(Questions about scene geometry)
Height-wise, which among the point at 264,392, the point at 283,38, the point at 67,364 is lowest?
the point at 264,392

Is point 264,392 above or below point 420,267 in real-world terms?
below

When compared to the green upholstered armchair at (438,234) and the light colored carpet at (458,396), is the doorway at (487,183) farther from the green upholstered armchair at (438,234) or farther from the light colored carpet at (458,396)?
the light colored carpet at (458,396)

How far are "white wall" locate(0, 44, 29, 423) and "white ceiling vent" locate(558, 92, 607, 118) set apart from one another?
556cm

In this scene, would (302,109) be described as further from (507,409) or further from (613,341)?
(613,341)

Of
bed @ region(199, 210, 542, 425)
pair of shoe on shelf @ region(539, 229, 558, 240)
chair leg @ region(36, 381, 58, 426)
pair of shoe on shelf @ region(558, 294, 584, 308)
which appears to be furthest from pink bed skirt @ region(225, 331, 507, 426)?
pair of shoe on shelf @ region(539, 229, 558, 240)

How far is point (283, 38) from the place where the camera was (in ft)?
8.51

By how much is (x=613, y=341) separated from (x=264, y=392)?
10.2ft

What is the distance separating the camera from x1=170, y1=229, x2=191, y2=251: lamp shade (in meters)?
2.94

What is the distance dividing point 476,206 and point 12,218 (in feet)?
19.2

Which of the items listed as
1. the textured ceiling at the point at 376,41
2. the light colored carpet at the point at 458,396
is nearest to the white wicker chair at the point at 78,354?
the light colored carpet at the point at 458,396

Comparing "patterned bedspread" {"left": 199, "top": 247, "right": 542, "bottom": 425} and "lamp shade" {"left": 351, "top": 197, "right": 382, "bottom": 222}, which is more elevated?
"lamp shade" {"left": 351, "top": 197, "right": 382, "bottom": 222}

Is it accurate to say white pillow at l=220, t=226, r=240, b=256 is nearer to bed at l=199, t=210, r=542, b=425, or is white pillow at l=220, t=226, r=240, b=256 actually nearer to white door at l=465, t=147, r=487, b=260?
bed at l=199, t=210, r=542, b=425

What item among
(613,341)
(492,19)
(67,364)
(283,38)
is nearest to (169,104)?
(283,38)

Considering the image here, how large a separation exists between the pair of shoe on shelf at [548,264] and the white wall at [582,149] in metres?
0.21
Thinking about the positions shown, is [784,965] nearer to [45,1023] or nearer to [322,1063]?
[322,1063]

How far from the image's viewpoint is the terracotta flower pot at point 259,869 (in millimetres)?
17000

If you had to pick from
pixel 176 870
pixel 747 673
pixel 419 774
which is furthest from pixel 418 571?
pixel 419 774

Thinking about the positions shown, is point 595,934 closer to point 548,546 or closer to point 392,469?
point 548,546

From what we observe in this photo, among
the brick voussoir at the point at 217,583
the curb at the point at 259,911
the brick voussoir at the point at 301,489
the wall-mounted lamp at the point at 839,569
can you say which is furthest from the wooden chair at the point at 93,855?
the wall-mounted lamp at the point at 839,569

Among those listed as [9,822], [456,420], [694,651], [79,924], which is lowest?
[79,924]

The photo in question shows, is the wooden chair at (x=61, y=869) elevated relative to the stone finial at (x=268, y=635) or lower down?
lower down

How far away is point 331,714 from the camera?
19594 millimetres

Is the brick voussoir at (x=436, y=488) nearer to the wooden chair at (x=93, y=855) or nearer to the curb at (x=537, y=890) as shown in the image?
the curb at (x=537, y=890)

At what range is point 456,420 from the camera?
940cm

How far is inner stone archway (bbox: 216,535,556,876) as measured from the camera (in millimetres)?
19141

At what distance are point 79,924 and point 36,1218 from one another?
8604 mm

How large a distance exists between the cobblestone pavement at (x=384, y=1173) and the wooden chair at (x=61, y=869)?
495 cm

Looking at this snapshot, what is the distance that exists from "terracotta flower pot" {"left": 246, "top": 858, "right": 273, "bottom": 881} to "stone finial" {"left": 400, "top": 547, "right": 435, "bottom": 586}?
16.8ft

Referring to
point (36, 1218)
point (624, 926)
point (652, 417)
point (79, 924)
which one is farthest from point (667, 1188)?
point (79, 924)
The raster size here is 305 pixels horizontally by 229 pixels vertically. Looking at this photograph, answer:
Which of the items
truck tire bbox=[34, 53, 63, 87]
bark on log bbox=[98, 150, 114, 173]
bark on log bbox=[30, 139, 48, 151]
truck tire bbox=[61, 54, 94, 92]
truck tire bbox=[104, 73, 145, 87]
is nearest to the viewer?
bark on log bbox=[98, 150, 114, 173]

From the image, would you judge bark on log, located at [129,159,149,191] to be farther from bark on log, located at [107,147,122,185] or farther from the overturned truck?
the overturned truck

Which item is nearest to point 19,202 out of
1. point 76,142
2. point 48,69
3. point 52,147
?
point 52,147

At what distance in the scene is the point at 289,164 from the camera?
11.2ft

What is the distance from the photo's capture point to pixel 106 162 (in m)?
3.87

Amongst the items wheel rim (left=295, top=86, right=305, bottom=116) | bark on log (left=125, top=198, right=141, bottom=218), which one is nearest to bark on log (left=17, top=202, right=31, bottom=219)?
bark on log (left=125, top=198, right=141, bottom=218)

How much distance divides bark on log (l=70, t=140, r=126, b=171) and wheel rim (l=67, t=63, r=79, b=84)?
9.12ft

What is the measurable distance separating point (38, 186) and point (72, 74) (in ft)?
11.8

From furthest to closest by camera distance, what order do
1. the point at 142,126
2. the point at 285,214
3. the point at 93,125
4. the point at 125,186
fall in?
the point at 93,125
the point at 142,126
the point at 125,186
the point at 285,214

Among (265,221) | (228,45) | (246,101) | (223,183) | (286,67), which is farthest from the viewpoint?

» WHAT NEEDS TO BE DONE: Repeat every line of the data, exactly and in full.

» EXERCISE RESPONSE:
Height-wise, which among the point at 264,392, the point at 283,38, the point at 67,364 is lowest?
the point at 264,392

Is point 264,392 above or below point 420,267 in real-world terms?
below

When compared to the green upholstered armchair at (438,234) and the light colored carpet at (458,396), is the doorway at (487,183) farther from the green upholstered armchair at (438,234) or farther from the light colored carpet at (458,396)?
the light colored carpet at (458,396)

How far are "white wall" locate(0, 44, 29, 423) and "white ceiling vent" locate(558, 92, 607, 118) set apart from one another?
556cm

In this scene, would (302,109) be described as further from (507,409) or further from (613,341)?
(613,341)

Of
bed @ region(199, 210, 542, 425)
pair of shoe on shelf @ region(539, 229, 558, 240)
chair leg @ region(36, 381, 58, 426)
pair of shoe on shelf @ region(558, 294, 584, 308)
which appears to be furthest from pink bed skirt @ region(225, 331, 507, 426)?
pair of shoe on shelf @ region(539, 229, 558, 240)

How far is point (283, 38) from the place where the camera was (in ft)?
8.51

By how much is (x=613, y=341) separated from (x=264, y=392)?
10.2ft

What is the distance separating the camera from x1=170, y1=229, x2=191, y2=251: lamp shade (in meters)?
2.94

What is the distance dividing point 476,206 and point 12,218 (in feet)?
19.2

Which of the items listed as
1. the textured ceiling at the point at 376,41
2. the light colored carpet at the point at 458,396
is nearest to the white wicker chair at the point at 78,354?
the light colored carpet at the point at 458,396

Comparing "patterned bedspread" {"left": 199, "top": 247, "right": 542, "bottom": 425} and "lamp shade" {"left": 351, "top": 197, "right": 382, "bottom": 222}, which is more elevated?
"lamp shade" {"left": 351, "top": 197, "right": 382, "bottom": 222}

Is it accurate to say white pillow at l=220, t=226, r=240, b=256 is nearer to bed at l=199, t=210, r=542, b=425, or is white pillow at l=220, t=226, r=240, b=256 actually nearer to white door at l=465, t=147, r=487, b=260?
bed at l=199, t=210, r=542, b=425

What item among
(613,341)
(492,19)
(67,364)
(283,38)
is nearest to (169,104)?
(283,38)

Considering the image here, how large a separation exists between the pair of shoe on shelf at [548,264] and the white wall at [582,149] in metres?
0.21
Thinking about the positions shown, is [784,965] nearer to [45,1023] or nearer to [322,1063]?
[322,1063]

How far from the image's viewpoint is the terracotta flower pot at point 259,869 (in millimetres)?
17000

If you had to pick from
pixel 176 870
pixel 747 673
pixel 419 774
which is furthest from pixel 418 571?
pixel 419 774

Thinking about the positions shown, is point 595,934 closer to point 548,546 or closer to point 392,469?
point 548,546

From what we observe in this photo, among
the brick voussoir at the point at 217,583
the curb at the point at 259,911
the brick voussoir at the point at 301,489
the wall-mounted lamp at the point at 839,569
can you say which is furthest from the wooden chair at the point at 93,855?
the wall-mounted lamp at the point at 839,569

Among those listed as [9,822], [456,420], [694,651], [79,924], which is lowest?
[79,924]

The photo in question shows, is the wooden chair at (x=61, y=869) elevated relative to the stone finial at (x=268, y=635) or lower down?
lower down

How far away is point 331,714 from the camera?
19594 millimetres

Is the brick voussoir at (x=436, y=488) nearer to the wooden chair at (x=93, y=855) or nearer to the curb at (x=537, y=890) as shown in the image?
the curb at (x=537, y=890)

At what range is point 456,420 from the camera?
940cm

How far is inner stone archway (bbox: 216,535,556,876) as measured from the camera (in millimetres)?
19141

At what distance are point 79,924 and point 36,1218 from one another?
8604 mm

How large a distance exists between the cobblestone pavement at (x=384, y=1173) and the wooden chair at (x=61, y=869)?
495 cm

Looking at this snapshot, what is the distance that exists from "terracotta flower pot" {"left": 246, "top": 858, "right": 273, "bottom": 881} to "stone finial" {"left": 400, "top": 547, "right": 435, "bottom": 586}?
16.8ft

Referring to
point (36, 1218)
point (624, 926)
point (652, 417)
point (79, 924)
which one is farthest from point (667, 1188)?
point (79, 924)
The raster size here is 305 pixels horizontally by 229 pixels vertically. Looking at this photograph, answer:
Which of the items
truck tire bbox=[34, 53, 63, 87]
bark on log bbox=[98, 150, 114, 173]
bark on log bbox=[30, 139, 48, 151]
truck tire bbox=[61, 54, 94, 92]
truck tire bbox=[104, 73, 145, 87]
is nearest to the viewer?
bark on log bbox=[98, 150, 114, 173]

From the image, would you judge bark on log, located at [129,159,149,191] to be farther from bark on log, located at [107,147,122,185] or farther from the overturned truck?
the overturned truck

Which item is nearest to point 19,202 out of
1. point 76,142
2. point 48,69
3. point 52,147
?
point 52,147

At what distance in the scene is the point at 289,164 from the camera?
11.2ft

What is the distance from the photo's capture point to pixel 106 162 (in m)?
3.87

Amongst the items wheel rim (left=295, top=86, right=305, bottom=116) | bark on log (left=125, top=198, right=141, bottom=218), which one is nearest to bark on log (left=17, top=202, right=31, bottom=219)?
bark on log (left=125, top=198, right=141, bottom=218)

How much distance divides bark on log (l=70, t=140, r=126, b=171) and wheel rim (l=67, t=63, r=79, b=84)?
9.12ft

What is the measurable distance separating point (38, 186) and point (72, 74) (in ft)?
11.8

From furthest to closest by camera distance, what order do
1. the point at 142,126
2. the point at 285,214
3. the point at 93,125
4. the point at 125,186
fall in?
the point at 93,125
the point at 142,126
the point at 125,186
the point at 285,214

Among (265,221) | (228,45) | (246,101) | (223,183) | (286,67), which is farthest from the viewpoint?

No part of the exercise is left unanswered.